■ Required tasks:
1. Rewrite the passage about the profit-system's darling from "Everything that the" to "of his wealth?", replacing "wealth" with "riches".
2. In the passage about the profit-system's darling, what was the highest sum the man offered the woman on Fifth Avenue?

■ Selected extract:

▽

Everything that the profit-system could do for one of its darlings had been done for this man. Millions of books, millions of magazinelets went out bearing his name; wealth, power, prominence, applause—all these things he had; his life was one long triumph—and one long treason to public welfare. And what was the man's private life? What use did he make of his fame, and more especially of his wealth?

The story was told to me by a woman-writer—not the one I have just referred to, but as different from her as one woman can be from another: a vivid and dashing creature, especially constructed both in body and mind for the confounding of the male. This lady was standing on a corner of Fifth Avenue, waiting for the stage, when a man stepped up beside her, and said out of the corner of his mouth, "I'll give you five dollars if you come with me." The lady made no response, and again the voice said, "I'll give you ten dollars if you come with me." Again there was no response, and the voice said, "I'll give you twenty-five dollars if you come with me." The stage arrived, and the auction was interrupted. But it happened that evening that the lady was invited to a dinner-party, to meet a great literary celebrity, a darling of the profit-system—and behold, it was the man who had bid for her on the street! "Mr. —— and I have met before," said the lady, icily; and, as she writes me, "this paralyzed him."

I ask this lady if I may tell the story. She answers: "Go the limit!" So here, at least, my conscience is at ease!

△

■ Recorded information:

▽

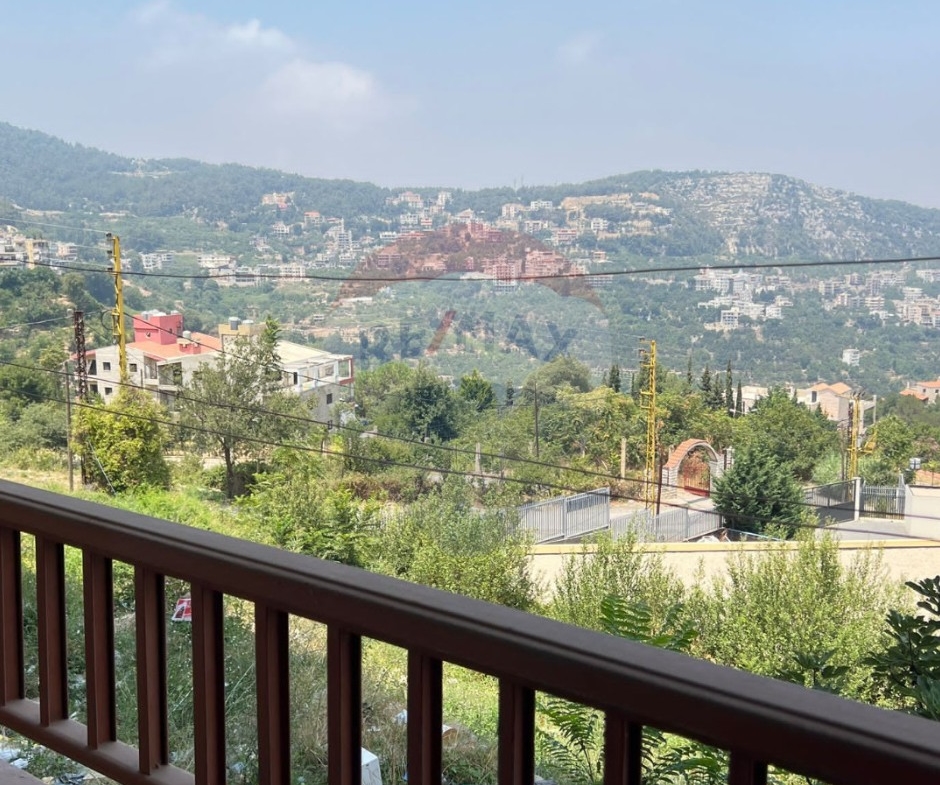 R9-2575 Apartment 140m for Sale in Sir El Danniyeh — الصورة 5 من 5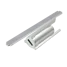 Knauf - Mengpijpreiniger voor D- en R-pompen - PFT_PACK-PROD_Nettoyeur de mélangeur pour pompe D et R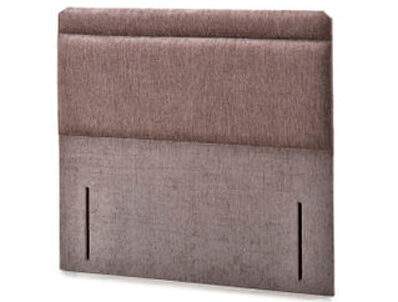 Siesta Sussex Floor Standing Headboard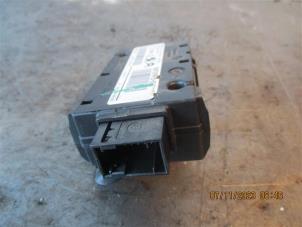 Gebruikte Module (diversen) Peugeot 5008 I (0A/0E) 1.6 HDiF 16V Prijs op aanvraag aangeboden door Autohandel-Smet Gebroeders NV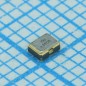 Генератор кварцевый 32.768кГц 1.8В-3.3В 10PPM SMD2х1.6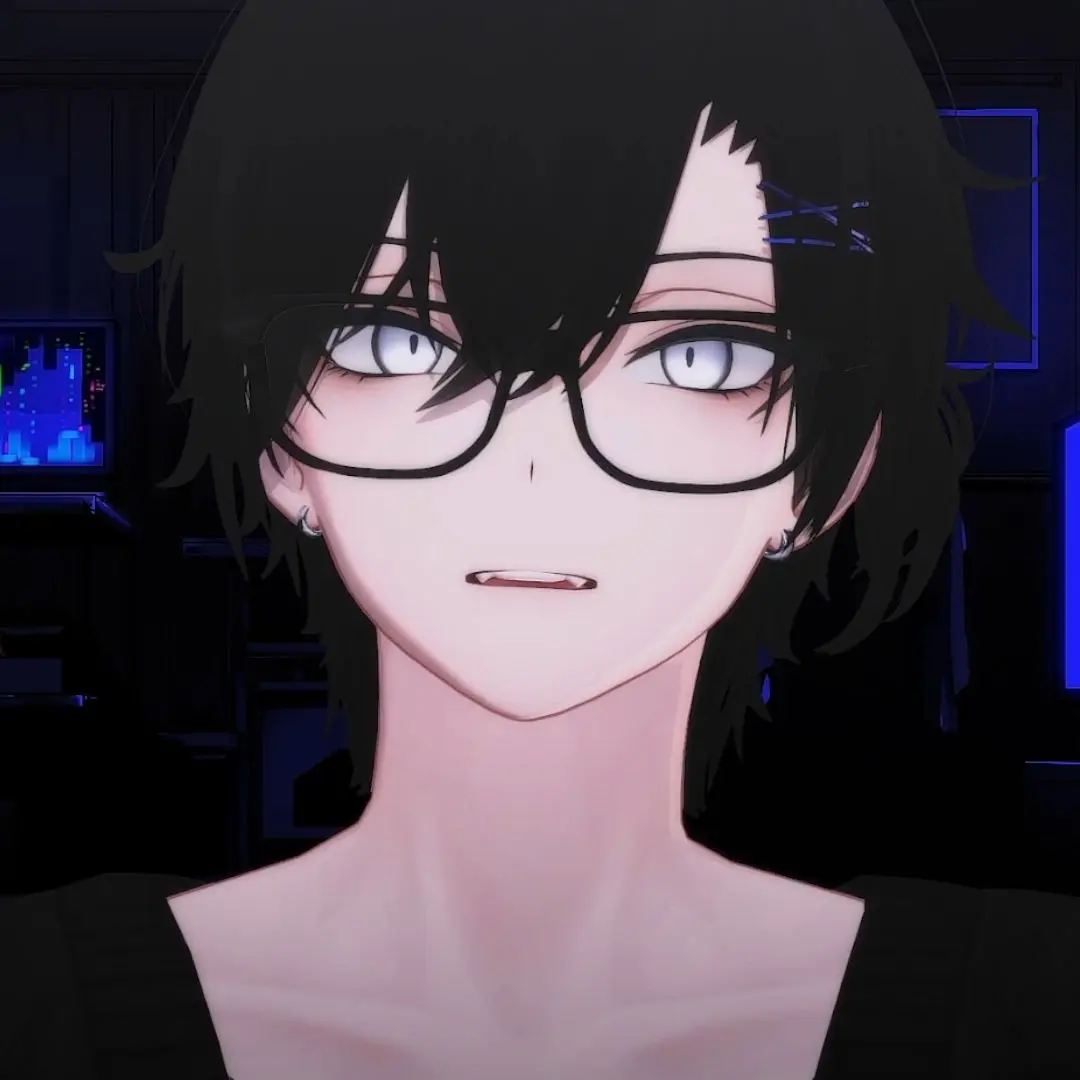 Uero_naco의 잭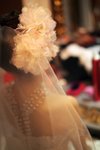 IMG_0024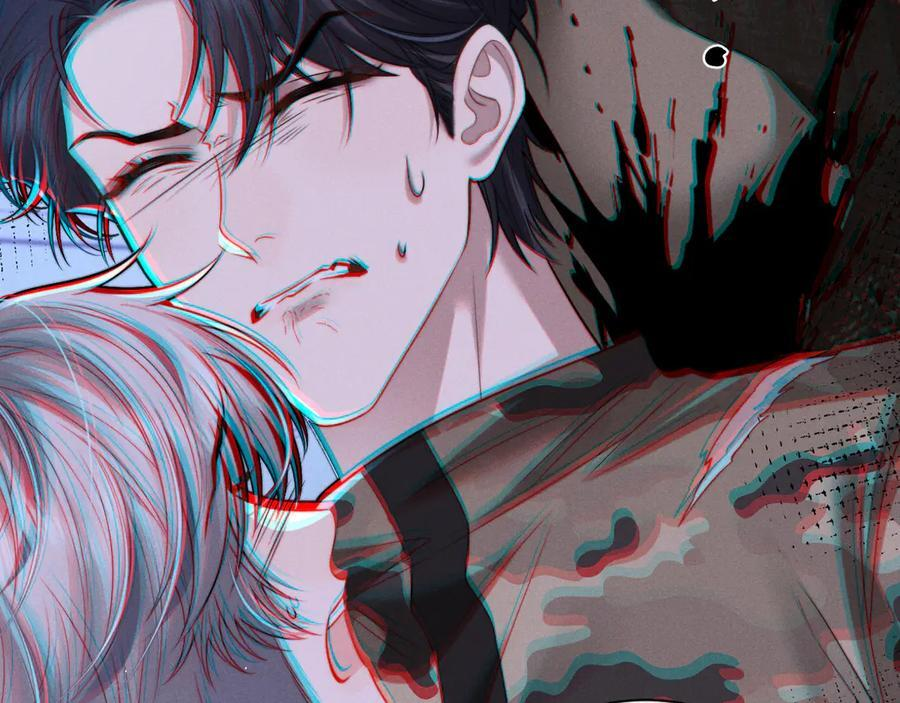 第170话 第48页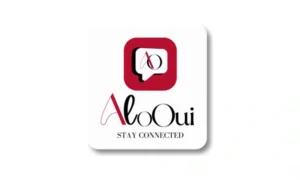 Alooui esim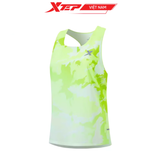  Áo Ba Lỗ Nam Xtep 975129090537 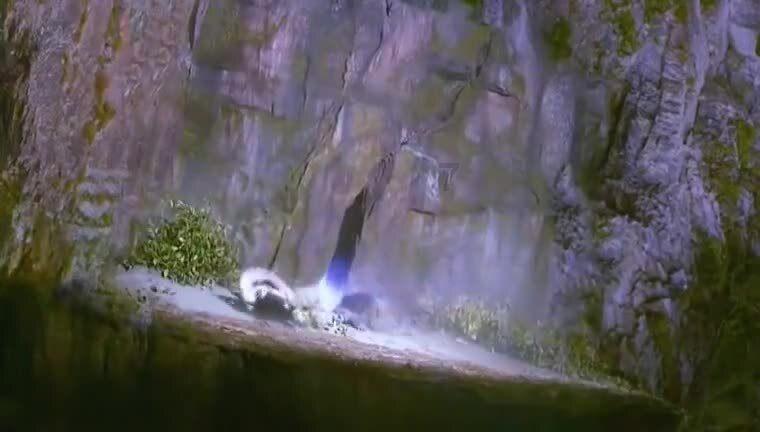 三小只僵尸的游戏时间8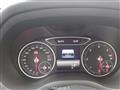 MERCEDES CLASSE B B 220 d Automatic 4Matic Premium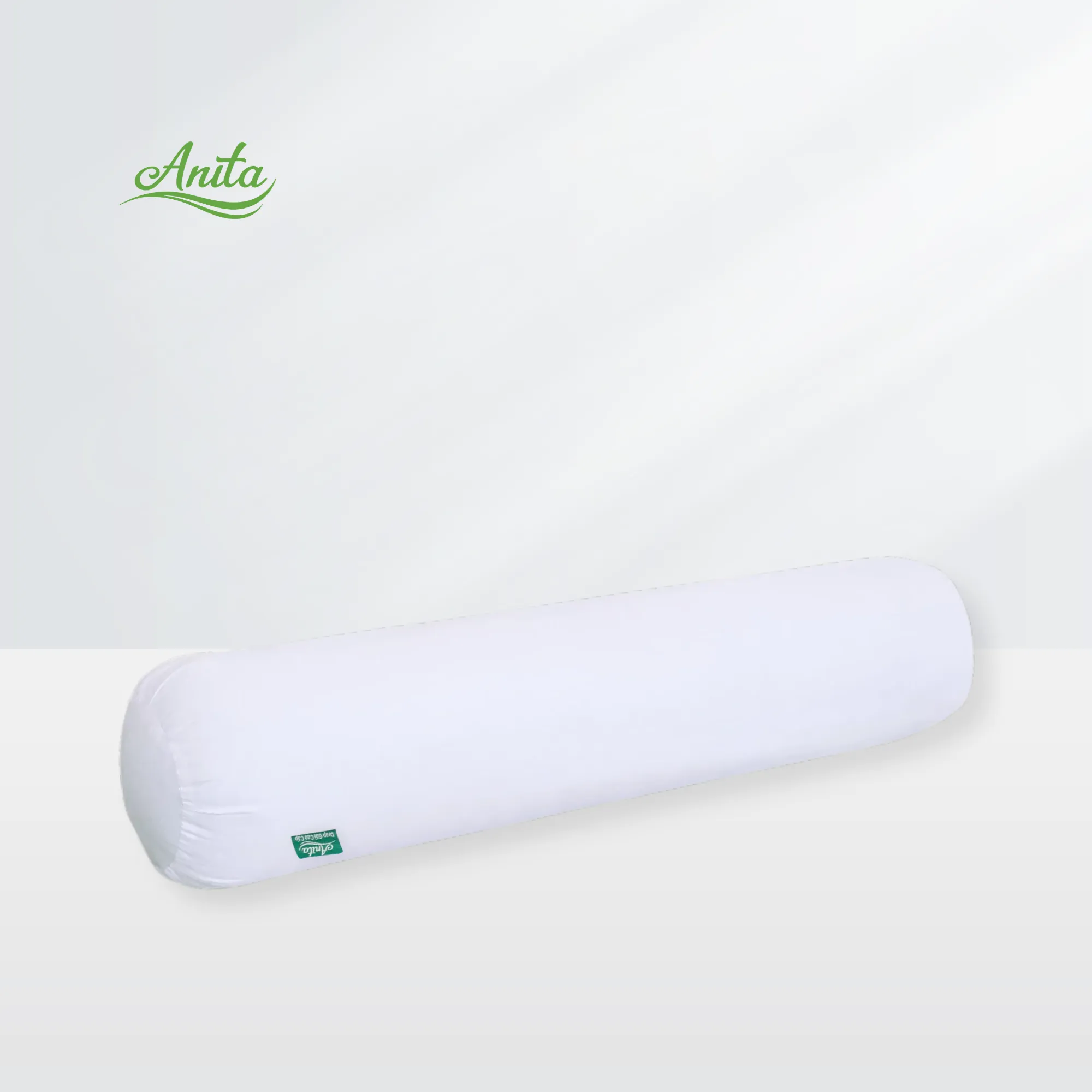 Gối Ôm Ép Hơi Anita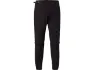 Oakley Seeker Airline Hose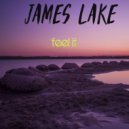 James Lake - Feel It ()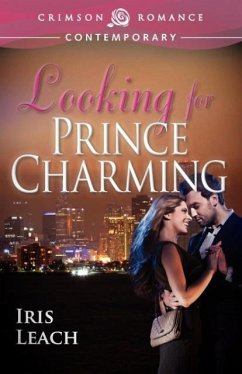 Looking for Prince Charming - Leach, Iris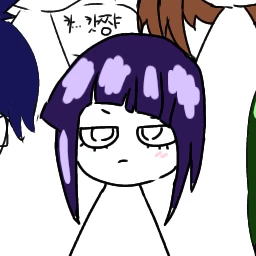 지로 쿄카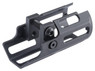 Cyma C291 SMG5 Swat Series M-LOK Handguard in Black Cyma C291 SMG5 Swat Series M-LOK Handguard in Black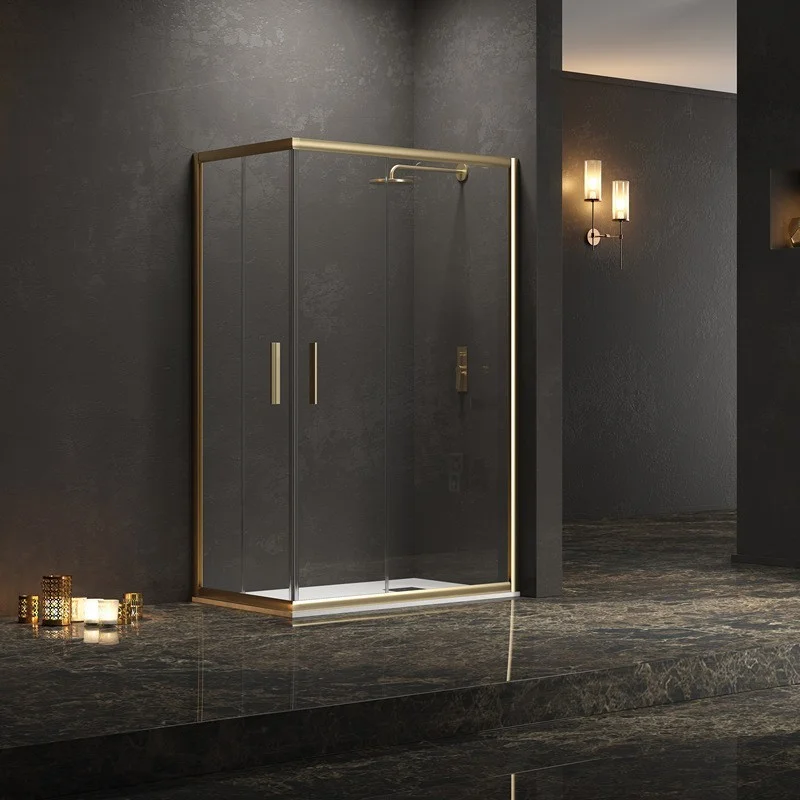 kamalubagno20260613002313196598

△

■ Solutions below:
1.
Everything that the profit-system could do for one of its darlings had been done for this man. Millions of books, millions of magazinelets went out bearing his name; riches, power, prominence, applause—all these things he had; his life was one long triumph—and one long treason to public welfare. And what was the man's private life? What use did he make of his fame, and more especially of his riches?

2. Twenty-five dollars.